Exercise brief: Use the entries below to count the lines that hold the word "United"; answer with the number only.

Records for processing:
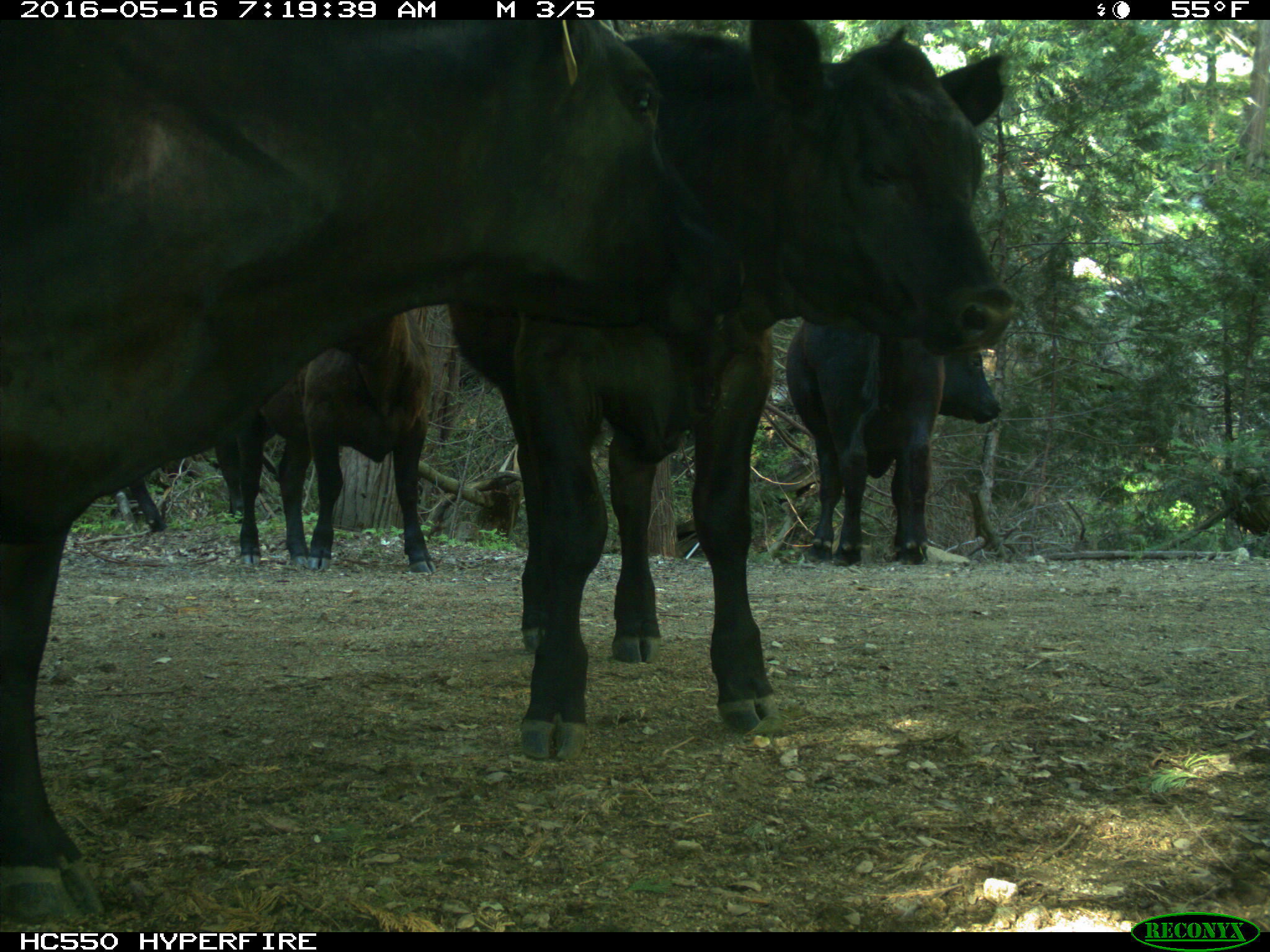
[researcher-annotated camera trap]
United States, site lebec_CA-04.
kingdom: Animalia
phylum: Chordata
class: Mammalia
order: Artiodactyla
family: Bovidae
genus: Bos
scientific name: Bos taurus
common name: domestic cow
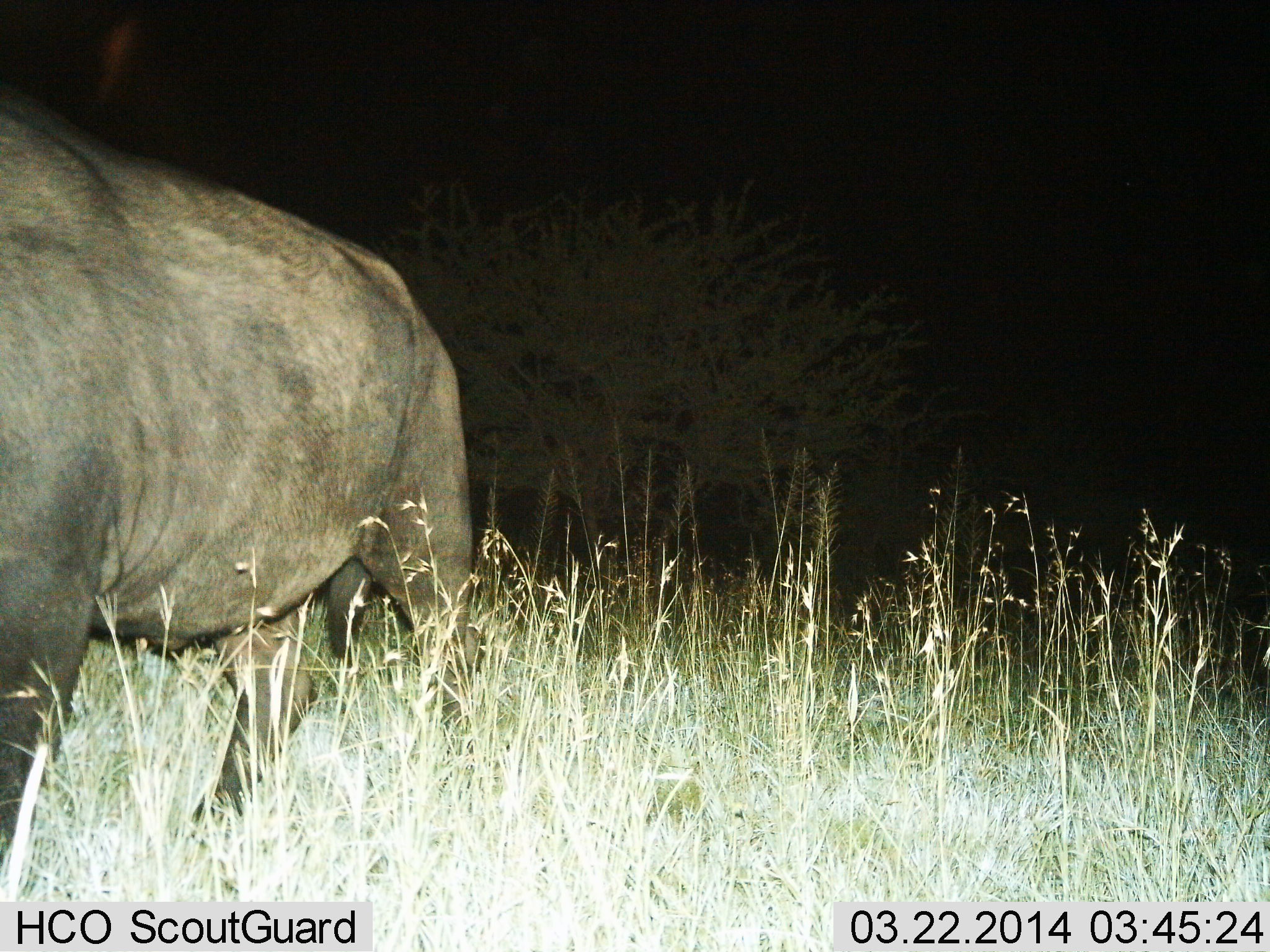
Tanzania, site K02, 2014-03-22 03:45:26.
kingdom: Animalia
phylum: Chordata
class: Mammalia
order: Artiodactyla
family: Bovidae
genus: Syncerus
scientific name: Syncerus caffer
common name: cape buffalo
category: buffalo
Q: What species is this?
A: Buffalo (cape buffalo) (Syncerus caffer).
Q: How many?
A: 1.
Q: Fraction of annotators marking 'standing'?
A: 70%.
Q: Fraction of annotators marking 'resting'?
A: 0%.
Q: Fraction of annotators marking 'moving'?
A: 30%.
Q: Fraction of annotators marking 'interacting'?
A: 0%.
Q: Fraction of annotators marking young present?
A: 0%.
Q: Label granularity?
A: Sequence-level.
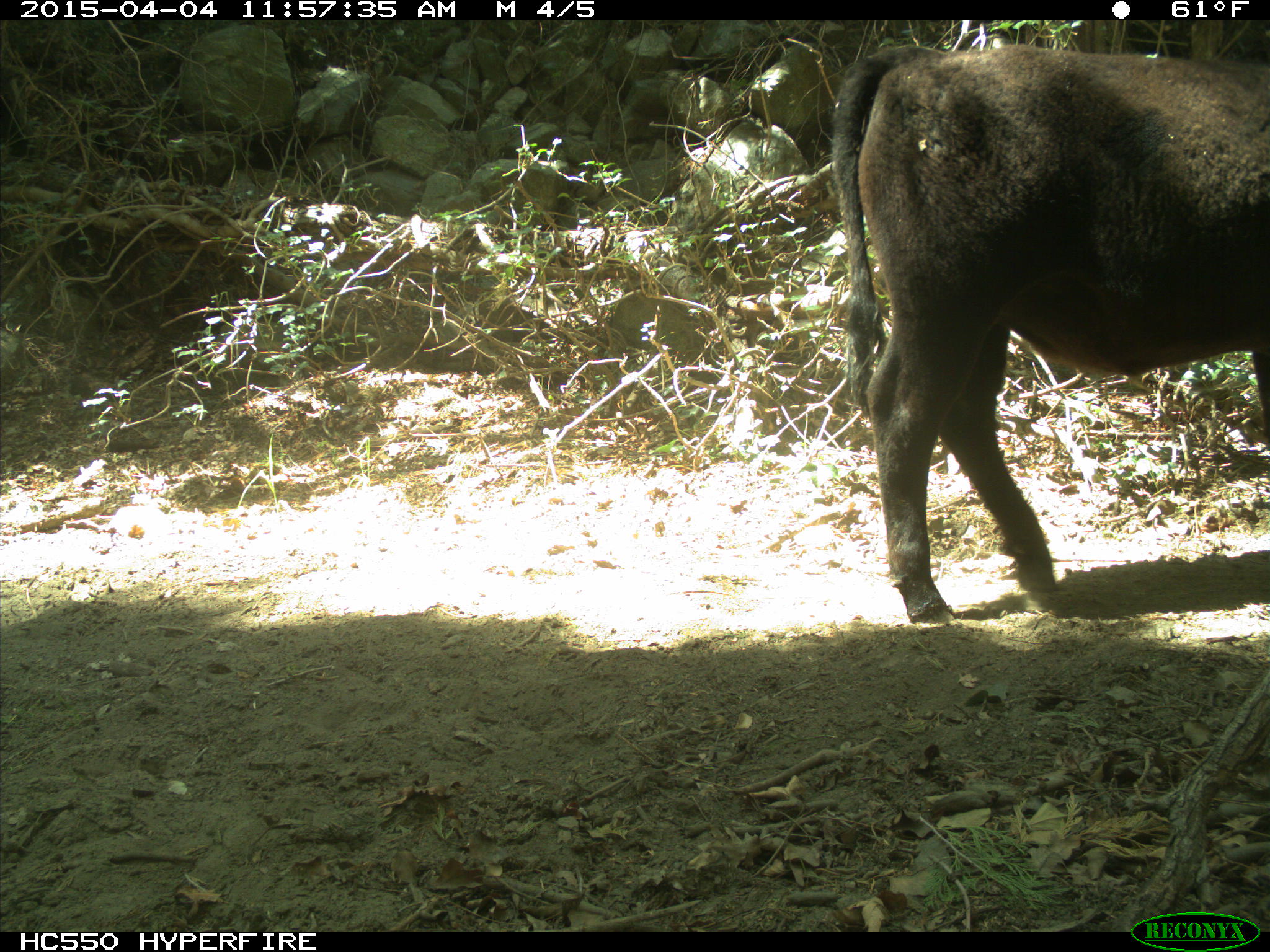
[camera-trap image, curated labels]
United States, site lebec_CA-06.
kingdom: Animalia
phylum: Chordata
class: Mammalia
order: Artiodactyla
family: Bovidae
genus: Bos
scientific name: Bos taurus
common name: domestic cow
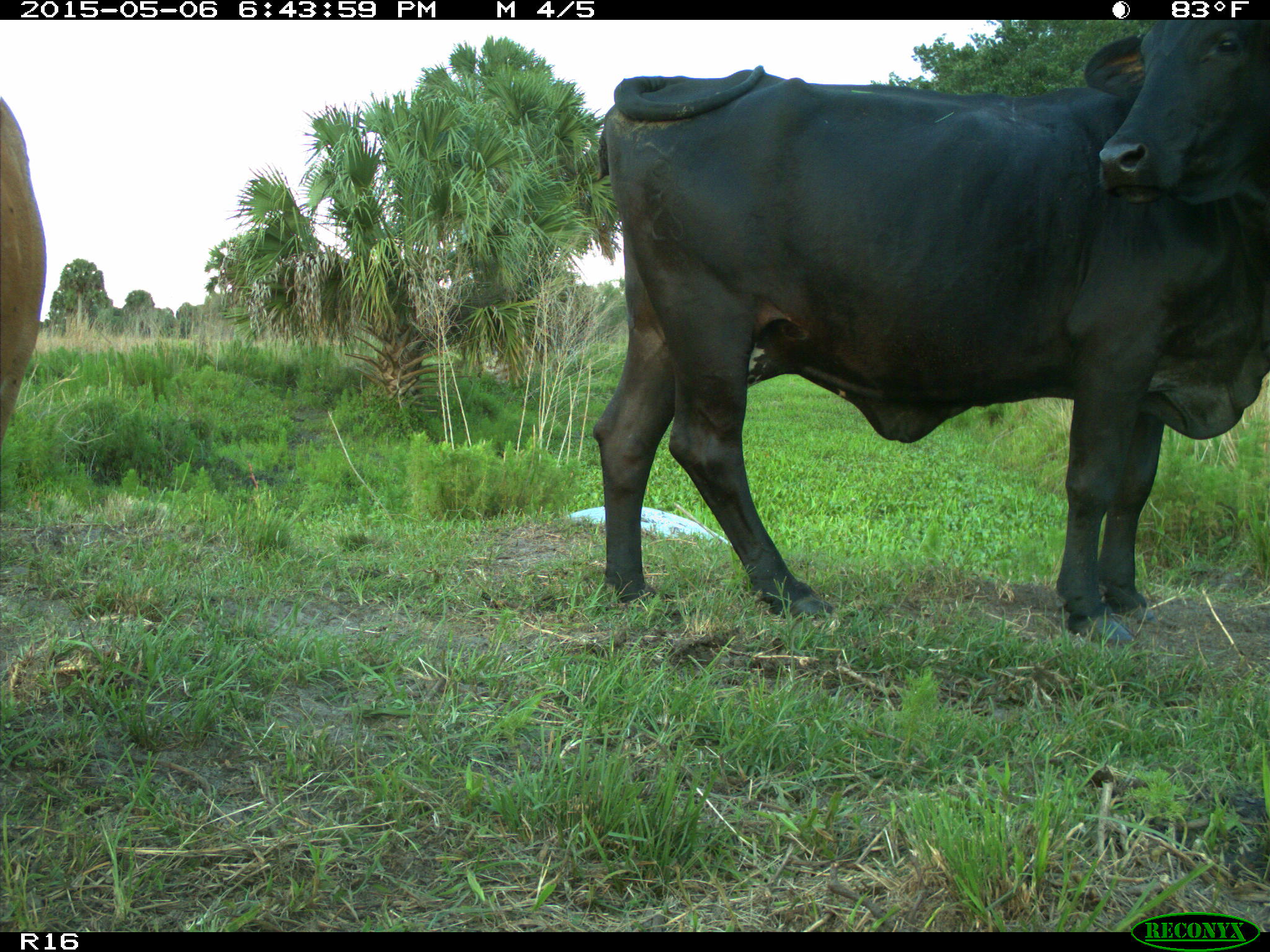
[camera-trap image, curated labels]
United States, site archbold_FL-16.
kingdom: Animalia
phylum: Chordata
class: Mammalia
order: Artiodactyla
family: Bovidae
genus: Bos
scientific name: Bos taurus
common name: domestic cow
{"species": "Bos taurus (domestic cow)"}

Solution: 3